>>Intuitively, it seems to me that there must necessarily be some kind of upper limit
I mentioned this in other thread(https://news.ycombinator.com/item?id=48514481), we are at runaway intelligence already.
Mostly because we are looping AI to fix problems, and then the same data is used to improve AI. There is no upper limit to this.
Taken to its logical conclusion, this process needs a hardware scale that might even look laughably huge at this point. Its fairly obvious space is going to play a big role in the coming times.
I could be wrong, and I humbly accept it when Im proven wrong. But it does feel like a lot of people in top places know we are going to need all the energy and resources space has to offer to run this runaway intelligence.

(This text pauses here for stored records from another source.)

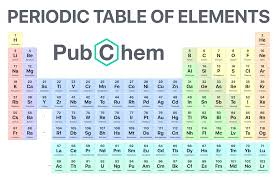 Chemistry Chart Elements Names Periodic Table Of Elements Pubchem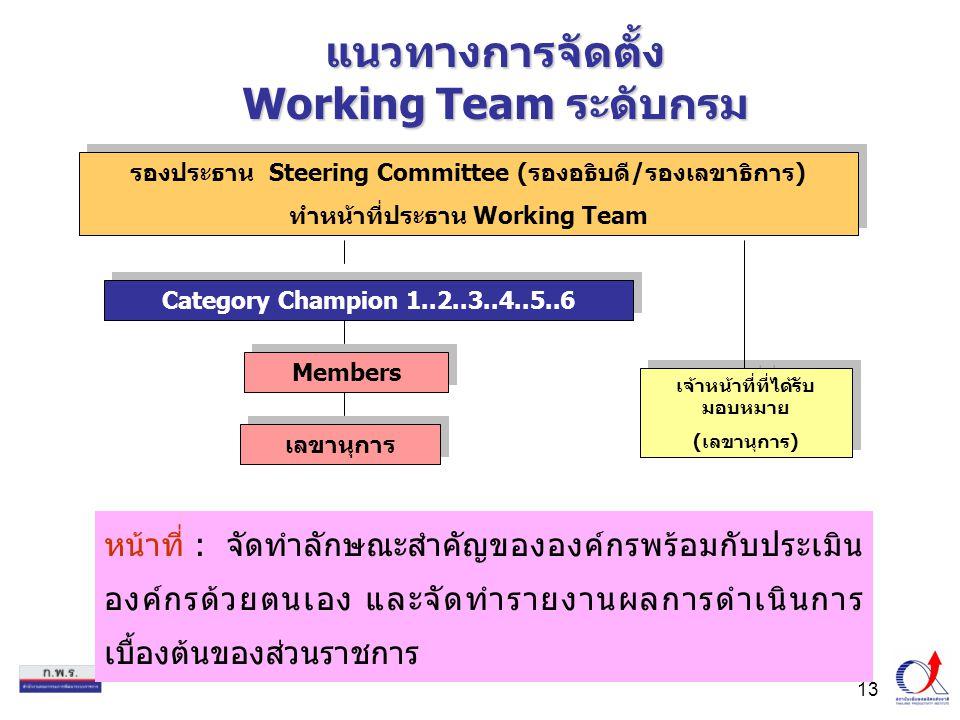 13 แนวทางการจัดตั้ง Working Team ระดับกรม หน้าที่ : จัดทำลักษณะสำคัญขององค์กรพร้อมกับประเมิน องค์กรด้วยตนเอง และจัดทำรายงานผลการดำเนินการ เบื้องต้นของส่วนราชการ Category Champion 1..2..3..4..5..6 Members รองประธาน Steering Committee (รองอธิบดี/รองเลขาธิการ) ทำหน้าที่ประธาน Working Team รองประธาน Steering Committee (รองอธิบดี/รองเลขาธิการ) ทำหน้าที่ประธาน Working Team เจ้าหน้าที่ที่ได้รับ มอบหมาย (เลขานุการ) เจ้าหน้าที่ที่ได้รับ มอบหมาย (เลขานุการ) เลขานุการ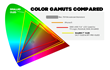 OLED vs LCD Color Gamut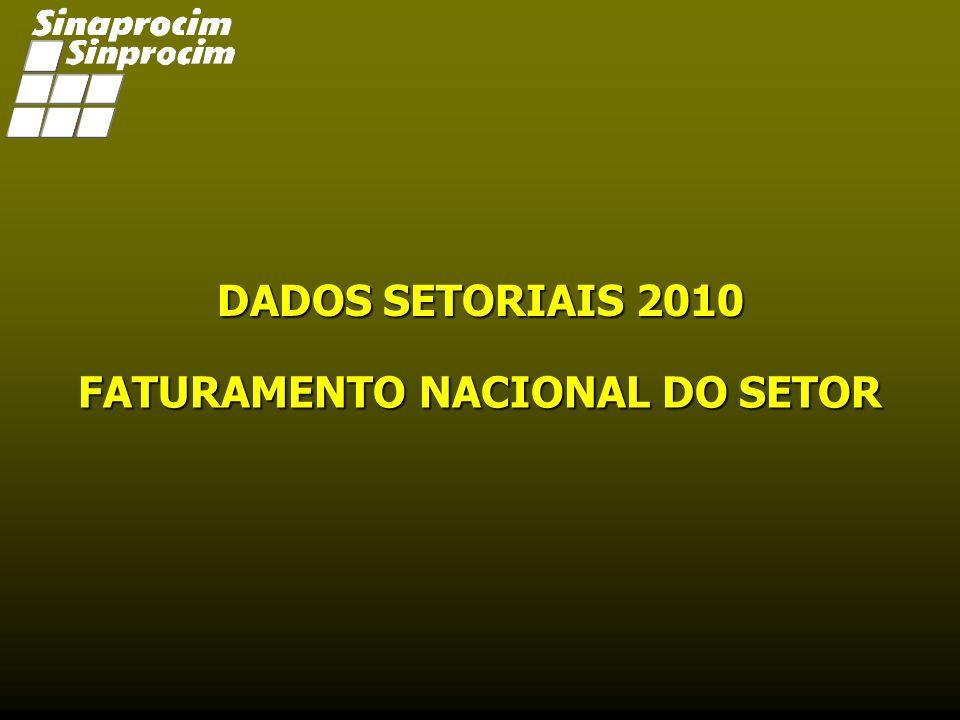 FATURAMENTO NACIONAL DO SETOR 2010 R$ 8.060 Bi DADOS SETORIAIS 2010 Fonte: Sinaprocim – FEV11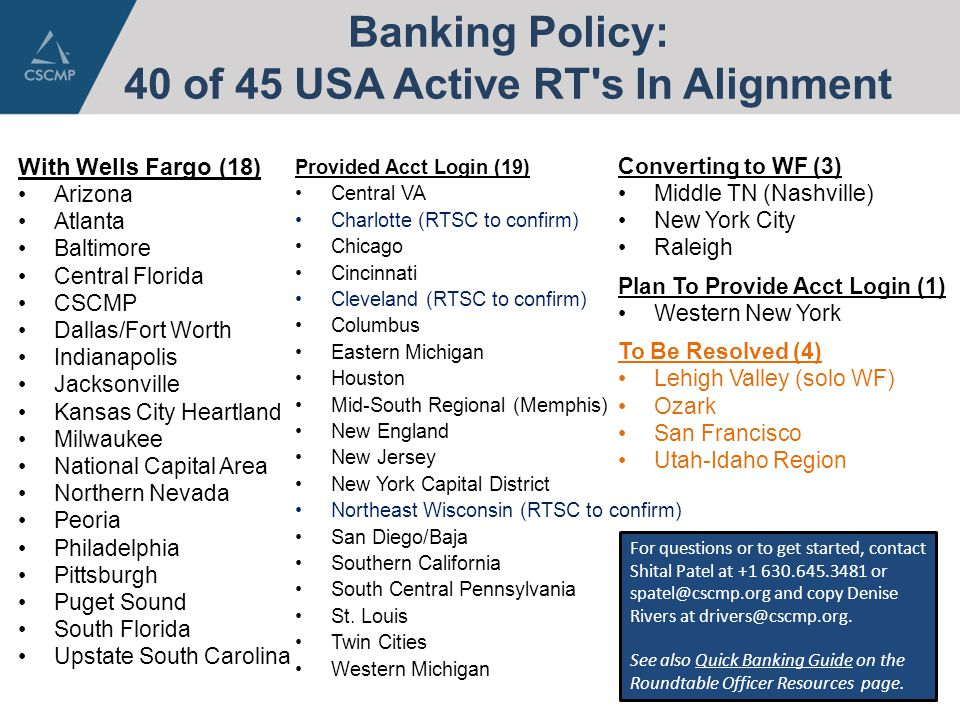 Banking Policy: 40 of 45 USA Active RT s In Alignment With Wells Fargo (18) Arizona Atlanta Baltimore Central Florida CSCMP Dallas/Fort Worth Indianapolis Jacksonville Kansas City Heartland Milwaukee National Capital Area Northern Nevada Peoria Philadelphia Pittsburgh Puget Sound South Florida Upstate South Carolina Converting to WF (3) Middle TN (Nashville) New York City Raleigh Plan To Provide Acct Login (1) Western New York To Be Resolved (4) Lehigh Valley (solo WF) Ozark San Francisco Utah-Idaho Region Provided Acct Login (19) Central VA Charlotte (RTSC to confirm) Chicago Cincinnati Cleveland (RTSC to confirm) Columbus Eastern Michigan Houston Mid-South Regional (Memphis) New England New Jersey New York Capital District Northeast Wisconsin (RTSC to confirm) San Diego/Baja Southern California South Central Pennsylvania St.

> we are at runaway intelligence already. Mostly because we are looping AI to fix problems, and then the same data is used to improve AI. There is no upper limit to this.
I'm an AI booster, but this really doesn't follow. There's absolutely no guarantee that the marginal improvement from this continues to hold.
Its not marginal improvement.
Validated data coming out of LLM(Itself generated from a recursive/loop process, used to incrementally arrive at solutions) being using to improve the very LLM is a very powerful loop. And there is no real upper limit to this, at least not in the near future.
Like most exponential processes, the start is slow, but it gets fast very rapidly.
This is also what Anthropic has said, the ones training these models today(i.e 2025 - 2027) will be impossible to catch up with, let alone beat.
So we are at a kind of runaway AI already today.
Economics meaning of marginal, not the qualitative one.
> there is no real upper limit to this
This is what you need to cite for your argument to hold together.